Plus largement, FO-PM et la FA-FPT soulignent que "le régime indemnitaire reste à la discrétion des maires et que cela risque de creuser encore plus les inégalités entre polices municipales". Ce qui ne résoudra pas le problème de la "concurrence entre les collectivités", ajoute la fédération interco CFDT. "Hormis inciter les collectivités à revoir le régime indemnitaire à la hausse, l’État ne contribue en rien à l’amélioration de la rémunération des collègues", conclut FO-PM, pour qui la solution doit nécessairement passer par le "dégel du point d’indice".

Lien rétabli

De l’avis de Serge Haure, la réunion a donc laissé "l’ensemble des organisations syndicales sur leur faim". Fabien Golfier déplore notamment que plusieurs sujets de préoccupation de la filière n’aient pas été inscrits à l’ordre du jour, même s’ils ont pu être évoqués par les différentes organisations syndicales. Parmi eux, la réduction de la catégorie C à deux grades, les appellations de la catégorie B "qui empêchent les nominations", les difficultés de promotion interne ou encore le classement de l’ensemble des policiers municipaux et des gardes champêtres en catégorie B superactive, avec la prise en compte de l’indemnité et des heures supplémentaires dans le calcul de la pension de retraite.

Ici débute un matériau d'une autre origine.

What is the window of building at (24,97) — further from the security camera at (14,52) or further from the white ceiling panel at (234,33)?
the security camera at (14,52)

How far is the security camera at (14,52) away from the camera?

Certaines demandes pourraient prospérer. 

Dans tous les cas, le lien avec le gouvernement – à tout le moins avec Dominique Faure – semble rétabli. Pour preuve, une réunion sur le sujet délicat des pensions de retraites serait même d’ores et déjà prévue le 15 septembre prochain. Les syndicats entendent également ne pas relâcher la pression auprès de Stanislas Guérini, le ministre de la Transformation et de la Fonction publiques. D’autant que ce dernier indiquait la semaine dernière à la délégation aux collectivités territoriales du Sénat (v. notre article du 26 mai) que les policiers municipaux, comme les secrétaires de mairie, étaient "des démonstrateurs" de ce qu’il entend mettre en place dans le cadre des prochaines discussions sur l’accès, les parcours et rémunérations des agents publics.